** Begin **
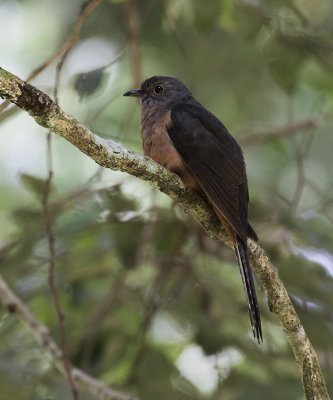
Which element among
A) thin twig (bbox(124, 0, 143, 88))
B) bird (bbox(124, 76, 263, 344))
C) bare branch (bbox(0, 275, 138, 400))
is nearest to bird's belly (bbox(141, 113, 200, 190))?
** End **
** Begin **
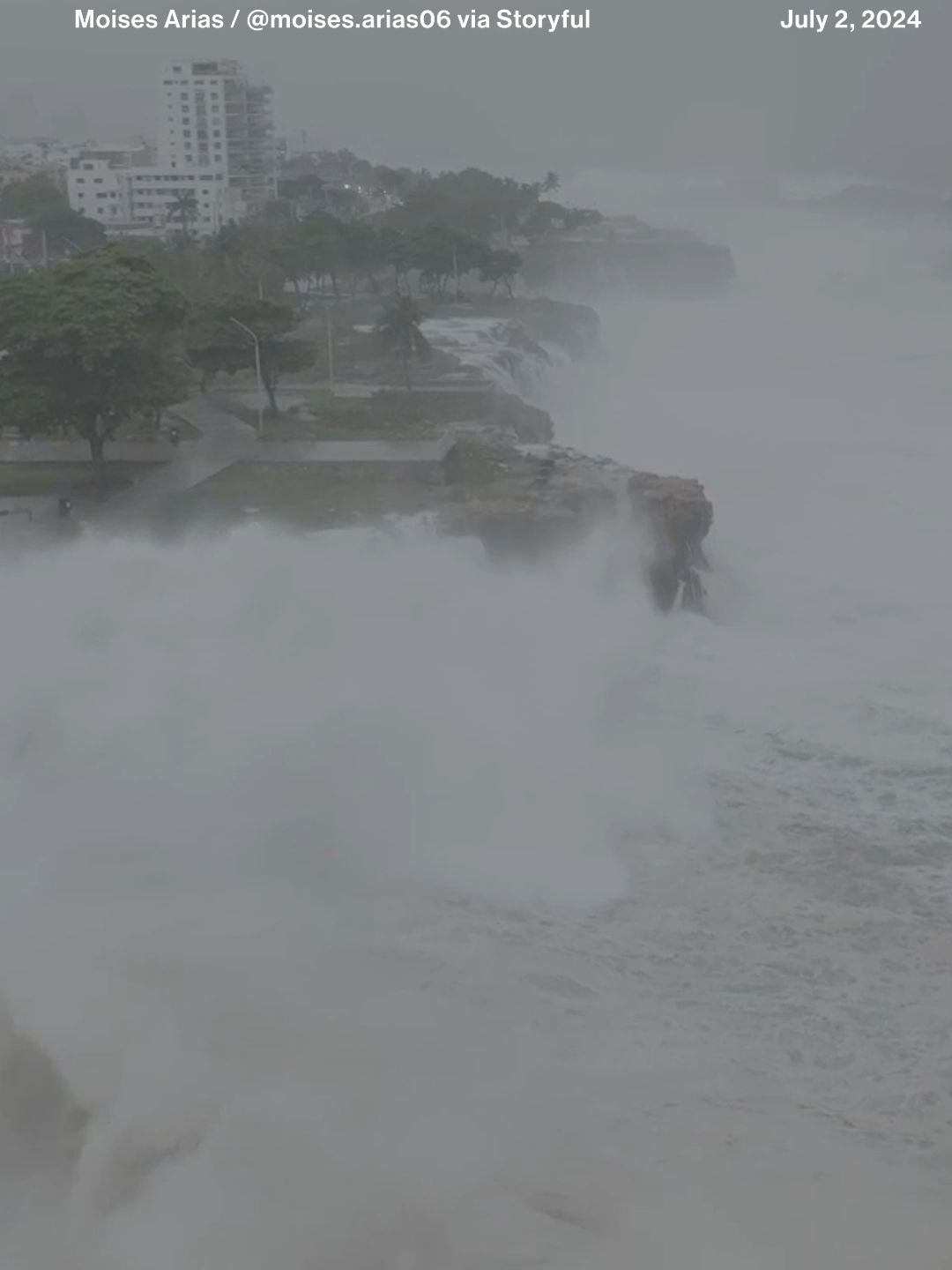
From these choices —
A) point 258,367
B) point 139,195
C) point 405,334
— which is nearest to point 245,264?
** End **
** Begin **
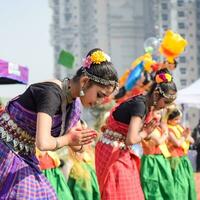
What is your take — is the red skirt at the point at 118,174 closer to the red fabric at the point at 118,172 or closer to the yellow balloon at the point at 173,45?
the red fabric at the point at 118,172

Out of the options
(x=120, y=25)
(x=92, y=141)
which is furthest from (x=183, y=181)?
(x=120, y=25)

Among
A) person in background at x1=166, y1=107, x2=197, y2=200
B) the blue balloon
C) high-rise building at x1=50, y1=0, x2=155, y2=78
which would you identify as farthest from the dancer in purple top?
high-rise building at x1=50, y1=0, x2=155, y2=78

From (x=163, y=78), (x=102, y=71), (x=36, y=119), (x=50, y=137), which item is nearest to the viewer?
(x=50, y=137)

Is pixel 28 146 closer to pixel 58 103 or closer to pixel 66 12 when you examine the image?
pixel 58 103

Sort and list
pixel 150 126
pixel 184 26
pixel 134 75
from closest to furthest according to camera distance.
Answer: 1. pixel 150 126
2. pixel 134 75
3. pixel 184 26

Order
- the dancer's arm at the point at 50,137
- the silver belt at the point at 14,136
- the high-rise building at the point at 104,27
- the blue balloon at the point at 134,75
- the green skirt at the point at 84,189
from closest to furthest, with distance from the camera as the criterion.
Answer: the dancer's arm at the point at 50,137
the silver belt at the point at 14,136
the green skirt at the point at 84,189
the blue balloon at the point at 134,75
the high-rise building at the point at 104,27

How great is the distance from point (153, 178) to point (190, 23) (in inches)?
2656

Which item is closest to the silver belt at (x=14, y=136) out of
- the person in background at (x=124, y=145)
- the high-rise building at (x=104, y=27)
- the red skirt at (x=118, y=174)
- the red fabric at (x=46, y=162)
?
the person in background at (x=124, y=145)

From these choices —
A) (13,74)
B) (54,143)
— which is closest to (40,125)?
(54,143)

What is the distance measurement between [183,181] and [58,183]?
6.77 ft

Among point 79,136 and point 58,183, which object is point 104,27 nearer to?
** End **
Exercise brief:
Extract every line from the one containing "Is pixel 28" down to the one containing "3. pixel 184 26", both included, and reproduce them verbatim.

Task solution:
Is pixel 28 146 closer to pixel 58 103 or closer to pixel 66 12 when you examine the image?
pixel 58 103

Sort and list
pixel 150 126
pixel 184 26
pixel 134 75
from closest to furthest according to camera distance.
Answer: 1. pixel 150 126
2. pixel 134 75
3. pixel 184 26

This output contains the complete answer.